Si cet évènement existe c’est qu’un problème a été identifié. D’un côté, c’est dommage d’être obligé de créer ce genre d’évènement pour sensibiliser tous les acteurs à la sous médiatisation du sport féminin. D’un autre côté, heureusement que cet évènement existe car ça a le mérite de lancer les débats et de faire parler de cette situation. C’est toujours mieux que rester dans l’ombre et ne rien faire. Pérenniser les 24h du Sport Féminin est une bonne chose, car je pense qu’il faut du temps pour sensibiliser tout le monde.
 
- Comment devient-on marraine de cet  évènement ?

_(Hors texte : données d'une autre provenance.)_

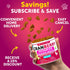 120 Dog UT Treats - Cranberry Chews for Dogs - Urinary Tract & Bladder Support Supplement with Natural Cranberry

En octobre et novembre, j’ai eu de nombreux échanges avec Christine Kelly, membre du CSA et initiatrice des 24h du Sport Féminin. Elle souhaitait déjà que je sois marraine de cet évènement. En décembre, j’ai profité de mon break de noël et mon retour en France pour la rencontrer. Je lui ai donné mon accord, ensuite, Jean-Pierre Siutat est intervenu auprès Maxim Ryabkov , le Général Manager d’Ekaterinbourg, pour que je puisse être libérée et présente à Paris pour les 24h du Sport Féminin. Ça me fait très plaisir d’y participer et je suis vraiment honorée d’avoir été choisie comme marraine.
 
- Quel va être ton rôle ?
La médiatisation du Sport Féminin est un sujet qui m’intéresse et me tient à cœur. Mon rôle sera donc de participer aux 24h du Sport Féminin à ma manière en apportant ma vision des choses. Je vais répondre aux sollicitations médiatiques pour faire parler de l’évènement mais aussi de la cause qu’il défend : le manque de médiatisation du Sport Féminin. Je vais apporter mon témoignage en m’appuyant sur mon expérience pour sensibiliser tous  les acteurs à notre cause.